• EJERCICIOS PROPUESTOS:
a: Según el texto sobre la renta básica universal, ¿qué porcentaje de españoles se declaraba a favor de esta medida en la encuesta de WeMove y YouGov de 2021?
b: Enumera a todos los autores del ensayo «En defensa de la renta básica» (2023) que cita el texto sobre la renta básica universal.
c: Retoma el texto sobre la renta básica universal y continúalo a partir de su última oración.

Es frecuente encontrarse con una paradoja: cuando el Estado empieza a fallar en alguna de sus funciones, no se le exige que reconozca sus limitaciones; por el contrario, lo que suele esperarse de él es una mayor intervención. Este fenómeno es especialmente común en el ámbito de la redistribución de la renta. En épocas de crisis, cuando aumentan las desigualdades y la pobreza, se reclama al Estado que intensifique precisamente aquellas políticas que, en muchos casos, han contribuido a esa situación. No es extraño que entonces proliferen las demandas de una renta básica universal.
Lejos de ser una idea marginal, la medida cuenta con un apoyo amplio y creciente. En octubre de 2017, el Fondo Monetario Internacional publicó un informe en el que se defendía que una renta básica podría proporcionar una fuente de ingresos estable a los individuos y a los hogares y, por lo tanto, limitar el impacto de las crisis de ingresos y de empleo. En 2018, el secretario general de la ONU, António Gutierres, sugirió a los gobiernos considerar nuevas redes de seguridad social más fuertes y, con el tiempo, una renta básica universal. Incluso el Papa Francisco, en sus pensamientos compilados en Soñemos juntos: el camino a un futuro mejor (2020), se posiciona a favor de la renta básica universal. En España, en 2014 Podemos incluyó en su programa electoral para las elecciones europeas el «derecho a una renta básica para todos y cada uno de los ciudadanos por el mero hecho de serlo», y en 2021, el gobierno catalán, formado por miembros de Esquerra Republicana de Catalunya y Junts per Catalunya, fue compelido por la CUP a aprobar el Plan Piloto de Renta Básica en Cataluña. Los autores del ensayo En defensa de la renta básica (2023), Jordi Arcarons, Julen Bollain, Daniel Raventós y Lluís Torrens, aseguran que las perspectivas de futuro de la renta básica son hoy mucho más prometedoras de lo que lo eran hace unas décadas. En efecto, encuestas recientes muestran que cuenta con un apoyo cada vez mayor. En una realizada por WeMove y YouGov en el año 2021, un 56% de los españoles decía estar a favor de esta medida.

• ENTRADAS EXTRAÍDAS:
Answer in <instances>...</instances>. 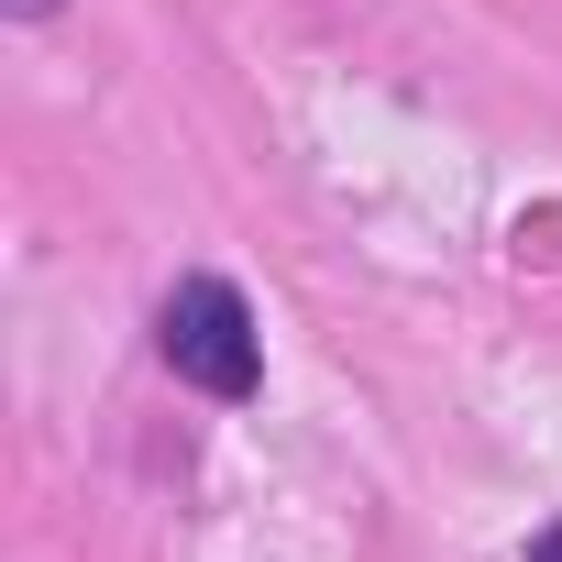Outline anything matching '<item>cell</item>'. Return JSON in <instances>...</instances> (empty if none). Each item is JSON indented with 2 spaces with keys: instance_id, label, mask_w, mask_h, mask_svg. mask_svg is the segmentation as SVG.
I'll use <instances>...</instances> for the list:
<instances>
[{
  "instance_id": "6da1fadb",
  "label": "cell",
  "mask_w": 562,
  "mask_h": 562,
  "mask_svg": "<svg viewBox=\"0 0 562 562\" xmlns=\"http://www.w3.org/2000/svg\"><path fill=\"white\" fill-rule=\"evenodd\" d=\"M155 353L199 397H254V375H265V342H254V310H243L232 276H177L166 310H155Z\"/></svg>"
},
{
  "instance_id": "7a4b0ae2",
  "label": "cell",
  "mask_w": 562,
  "mask_h": 562,
  "mask_svg": "<svg viewBox=\"0 0 562 562\" xmlns=\"http://www.w3.org/2000/svg\"><path fill=\"white\" fill-rule=\"evenodd\" d=\"M529 562H562V529H540V540H529Z\"/></svg>"
},
{
  "instance_id": "3957f363",
  "label": "cell",
  "mask_w": 562,
  "mask_h": 562,
  "mask_svg": "<svg viewBox=\"0 0 562 562\" xmlns=\"http://www.w3.org/2000/svg\"><path fill=\"white\" fill-rule=\"evenodd\" d=\"M12 12H56V0H12Z\"/></svg>"
}]
</instances>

• RESPUESTAS:
a: Un 56% de los españoles.

b: Jordi Arcarons, Julen Bollain, Daniel Raventós y Lluís Torrens.

c:
El filósofo y economista Philippe Van Parijs, uno de los principales defensores de la renta básica universal, la define como un ingreso a todos los miembros de una comunidad política uniforme e incondicional, sin importar si el receptor es rico o pobre, vive solo o en compañía, desea trabajar o no. Pese a que todo el mundo recibiría el ingreso, se trata de un tipo de redistribución de la renta: debe financiarse con impuestos y, por lo tanto, exige que se quite a unos para dárselo a otros. En la propuesta práctica Un modelo de financiación de la Renta Básica para el conjunto del Reino de España: sí, se puede y es racional (2014), sus autores explican que quien saldría ganando con la reforma es el 60 o 70% de la población situada en los niveles inferiores de renta. «La reforma propuesta», afirman, «significa una gran redistribución de la renta de los sectores más ricos al resto de la población». Es decir, una gran parte de la población sería receptora neta de la renta básica universal mientras que una parte minoritaria sería quien la financiase.
Sus partidarios la defienden desde dos puntos de vista complementarios: la justicia y el pragmatismo. Quienes apelan a la justicia la consideran un derecho esencial de cada ciudadano, una especie de reparación de agravios históricos, mientras que desde el pragmatismo se presenta como la herramienta más efectiva para combatir la pobreza. Son principalmente estos dos argumentos los que me propongo refutar.
Centrémonos primero en la justicia. En su ensayo La renta básica, Philippe Van Parijs y Yannick Vanderborght defienden que lo que hace la renta básica «no es redistribuir a partir de un principio de solidaridad de los que trabajan para con los que no pueden hacerlo, sino dar de buen principio a cada cual, sean cuales sean sus elecciones, aquello que le corresponde». No me detendré aquí a considerar todas las perspectivas filosóficas desde las que puede defenderse la justicia de la renta básica universal, el lector interesado puede encontrarlas magníficamente explicadas en el libro de Juan Ramón Rallo Contra la renta básica, pero lo que todas ellas tienen en común es la voluntad reparadora de supuestas injusticias pretéritas, como el reparto desigual de los medios de producción fruto de la apropiación de recursos naturales que, originariamente, o no eran propiedad de nadie o lo eran de todos. En este último caso, la renta básica actuaría como compensación a quienes, pese a ser algo así como copropietarios de los recursos naturales por derecho de nacimiento, no han tenido la oportunidad de explotarlos.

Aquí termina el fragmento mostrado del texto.